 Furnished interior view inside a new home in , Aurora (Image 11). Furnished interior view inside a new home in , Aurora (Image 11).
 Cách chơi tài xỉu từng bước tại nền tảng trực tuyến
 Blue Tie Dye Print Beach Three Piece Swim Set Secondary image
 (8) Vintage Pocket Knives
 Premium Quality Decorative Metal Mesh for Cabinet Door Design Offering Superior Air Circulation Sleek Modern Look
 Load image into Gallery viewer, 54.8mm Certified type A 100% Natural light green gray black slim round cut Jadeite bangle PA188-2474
^^^^^^^^
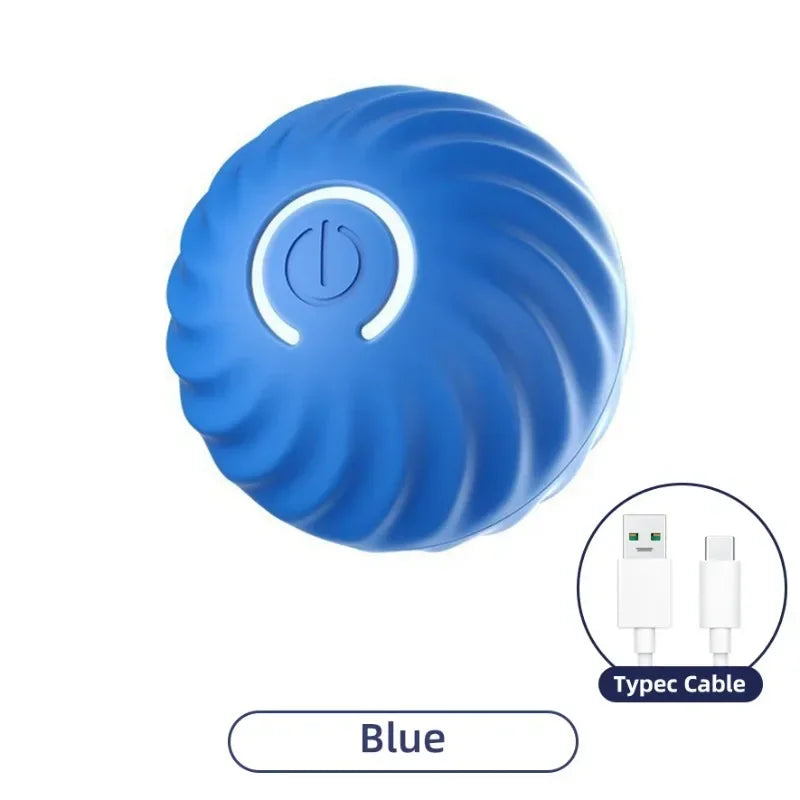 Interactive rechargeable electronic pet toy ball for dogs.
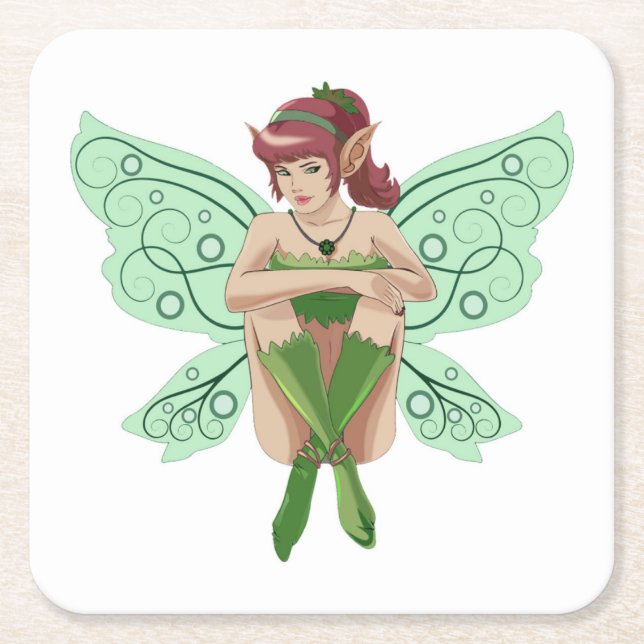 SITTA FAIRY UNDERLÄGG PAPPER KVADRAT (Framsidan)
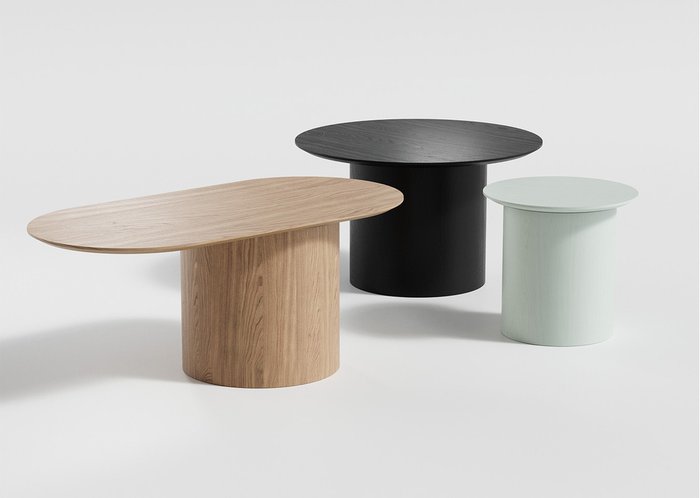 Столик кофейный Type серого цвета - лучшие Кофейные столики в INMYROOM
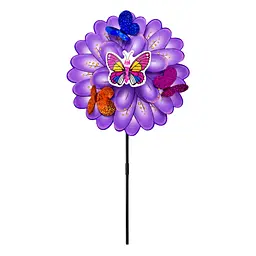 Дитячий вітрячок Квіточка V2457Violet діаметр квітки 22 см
^^^^^^^^
■ How to complete this task ■
Give the exact lines, and only those, from the line containing "(Image 11). Furnished" through the line containing "Load image into" in the entries above.

■ Response for this exercise ■
 Furnished interior view inside a new home in , Aurora (Image 11). Furnished interior view inside a new home in , Aurora (Image 11).
 Cách chơi tài xỉu từng bước tại nền tảng trực tuyến
 Blue Tie Dye Print Beach Three Piece Swim Set Secondary image
 (8) Vintage Pocket Knives
 Premium Quality Decorative Metal Mesh for Cabinet Door Design Offering Superior Air Circulation Sleek Modern Look
 Load image into Gallery viewer, 54.8mm Certified type A 100% Natural light green gray black slim round cut Jadeite bangle PA188-2474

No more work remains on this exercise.